Magnetic resonance imaging (T2-weighted) revealed multiple lesions in the white matter, situated in the temporo-parieto-occipital regions and fewer in the frontal region, findings fulfilling the criteria for posterior reversible encephalopathy syndrome

To our knowledge, this is the first reported case of H1N1-associated HUS. Whether H1N1 infection acts simply as a trigger for HUS or there is a specific interaction, rather like in cases of Streptococcus pneumonia, via neuraminidase, is not clear. Unfortunately, we did not perform in our patient the T-antigen test on red blood cells on admission, as he had no clinical or radiographic findings of pneumonia.

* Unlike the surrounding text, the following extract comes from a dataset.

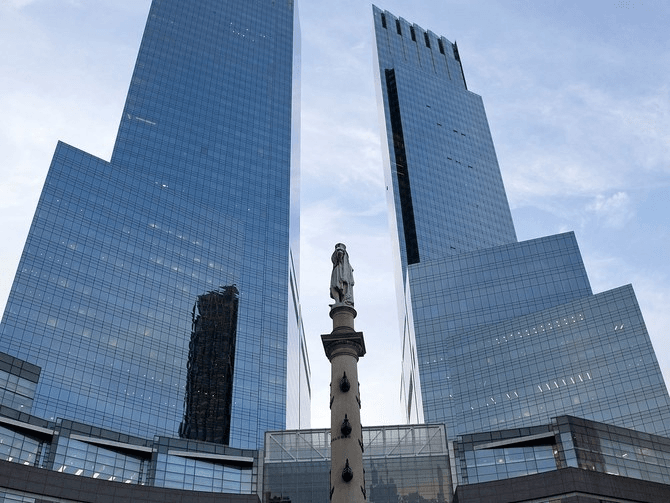 Time Warner Center in the middle of Columbus Circle. Photo by (Ben Hider/Getty Images)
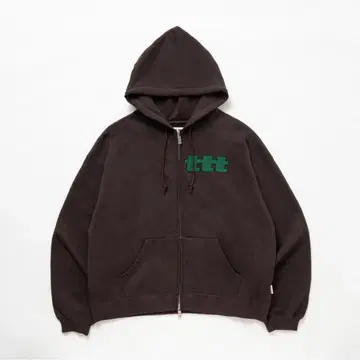 TTTMSW 브라운 지퍼 후드티 L 사이즈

The normal immune, including the complement, profile of the child leads us to believe that this was an H1N1-induced HUS and not an HUS due to a defect in the alternative complement pathway triggered by the viral infection [5].

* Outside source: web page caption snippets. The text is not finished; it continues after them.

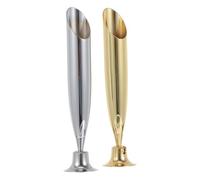 Cpolebev 2 Pz Portapenne per Penna D'Oca Portapenne per Inserimento In Metallo Espositore per Penna Singola Base per Penna per Penna D'Oca Supporto per Matita da Tavolo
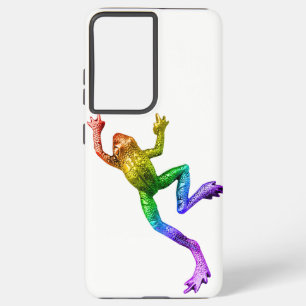 SlipperyJoe's regenboogkleurige kikker weergegeven Samsung Galaxy Hoesje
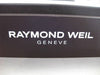RAYMOND WEIL GENEVE 9975 STANLESS STEEL LARGE SQUARE WATCH & BOX AMAZING #23956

The child required mechanical ventilation and intensive care, although he had no underlying medical conditions known to be risk factors for severe influenza [6]. Recent data have shown that oseltamivir is well absorbed enterically in critically ill patients and the adjustment of the dosage in patients with renal dysfunction requiring continuous renal replacement therapy is appropriate [7]. However, early initiation of a neuraminidase inhibitor did not prevent development of HUS or the respiratory distress in our case. Despite the critical condition of our patient, the course of the disease, even complicated by HUS with central nervous system involvement, was favorable.